We live in a world where "freedom" of action is valued, especially if that "freedom" leads to job creation and profit for people. What this inevitably leads to is the acceptance of actions whose impacts are ill-defined and unknown. Once we grant this "freedom," it is hard to take that "freedom" back, or to regulate it, or temper it. (I can imagine how hard it must be to be a parent.) The "freedom" grows in magnitude like a chain reaction, rooting itself in our sensibilities and communities. Such rooting makes it difficult to move away the behaviour, just as it is difficult to break a bad habit. But we always realise that there are negative impacts to these "free" actions, and so we may therefore seek to regulate them, to temper them, through law. Such laws are by their nature retrospective, and not proactive. The goals of the regulators are then themselves tempered by the will of industry, and indeed we end up with weaker, retrospective law. Almost all of the environmental laws I can think of, including major pieces of legislation such as the Clean Air Act, Clean Water Act, and the National Environmental Policy Act, were all put in place retrospectively. I wonder what it would be like if we had proactive law more widely practiced. (Definitely read this document - various legal facets are very well articulated, and not in incomprehensible legalese.)
I think there are issues with such forward-looking approaches that may be far-reaching.
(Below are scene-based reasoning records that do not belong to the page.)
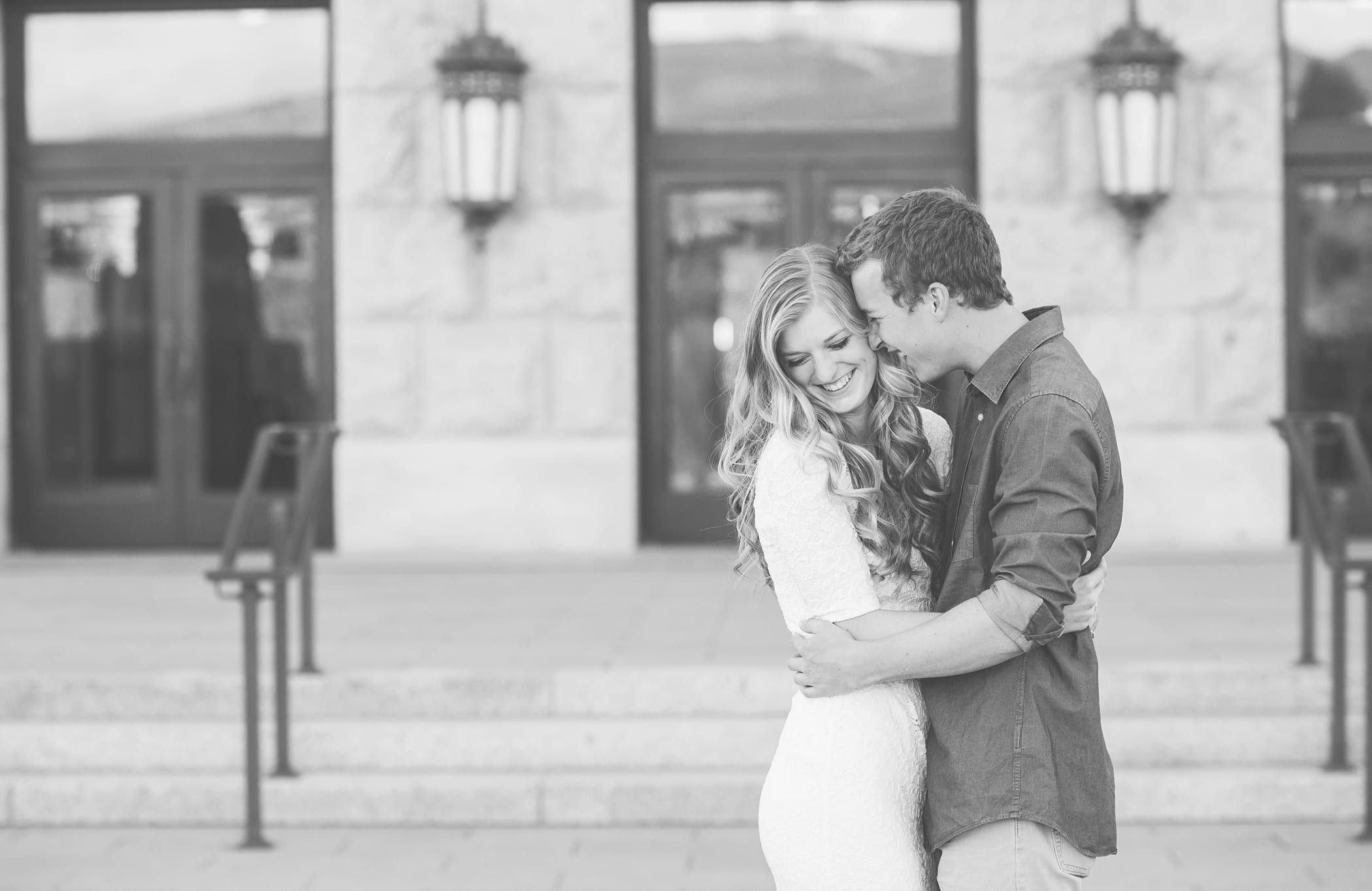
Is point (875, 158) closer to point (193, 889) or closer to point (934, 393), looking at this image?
point (193, 889)

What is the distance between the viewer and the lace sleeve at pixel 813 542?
8.09 feet

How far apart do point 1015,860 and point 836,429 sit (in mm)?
688

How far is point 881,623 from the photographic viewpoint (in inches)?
96.0

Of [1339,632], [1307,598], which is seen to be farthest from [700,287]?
[1339,632]

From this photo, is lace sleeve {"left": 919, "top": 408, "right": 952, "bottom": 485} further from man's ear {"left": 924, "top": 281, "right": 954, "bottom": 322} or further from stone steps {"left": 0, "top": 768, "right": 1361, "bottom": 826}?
stone steps {"left": 0, "top": 768, "right": 1361, "bottom": 826}

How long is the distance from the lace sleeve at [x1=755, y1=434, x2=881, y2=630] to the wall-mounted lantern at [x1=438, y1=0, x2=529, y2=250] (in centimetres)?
699

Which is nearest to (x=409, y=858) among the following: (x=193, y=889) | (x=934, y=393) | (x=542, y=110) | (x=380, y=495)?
(x=193, y=889)

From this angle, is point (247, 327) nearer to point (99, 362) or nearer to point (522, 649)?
point (99, 362)

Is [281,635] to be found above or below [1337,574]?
below

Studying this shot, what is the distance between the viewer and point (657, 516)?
10062mm

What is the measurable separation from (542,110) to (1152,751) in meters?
5.46

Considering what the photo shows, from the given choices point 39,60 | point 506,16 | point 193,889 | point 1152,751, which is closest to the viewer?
point 193,889

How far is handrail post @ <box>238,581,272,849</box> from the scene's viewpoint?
5.24 m

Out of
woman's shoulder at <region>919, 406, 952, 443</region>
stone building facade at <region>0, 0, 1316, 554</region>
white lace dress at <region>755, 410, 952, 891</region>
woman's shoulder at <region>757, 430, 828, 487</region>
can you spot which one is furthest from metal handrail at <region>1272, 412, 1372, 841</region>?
stone building facade at <region>0, 0, 1316, 554</region>
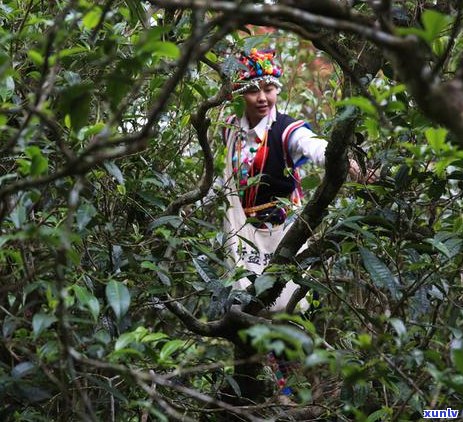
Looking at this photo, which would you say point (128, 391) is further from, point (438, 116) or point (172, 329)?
point (438, 116)

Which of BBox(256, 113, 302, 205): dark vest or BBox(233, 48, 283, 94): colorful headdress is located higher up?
BBox(233, 48, 283, 94): colorful headdress

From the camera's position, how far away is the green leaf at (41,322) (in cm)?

I truly question whether it is biologically possible for human mentality to have evolved to fully comprehend the long-term impacts of our actions. Not long a time, on an evolutionary scale, has passed since we were hunter-gatherers. Our ability to think and envision may in fact be limited to such short time scales that we are in fact still mentally hunter-gatherers - shooting from the hip and making decisions that are "good" in the short term, but are inherently against the tide of nature in the long term.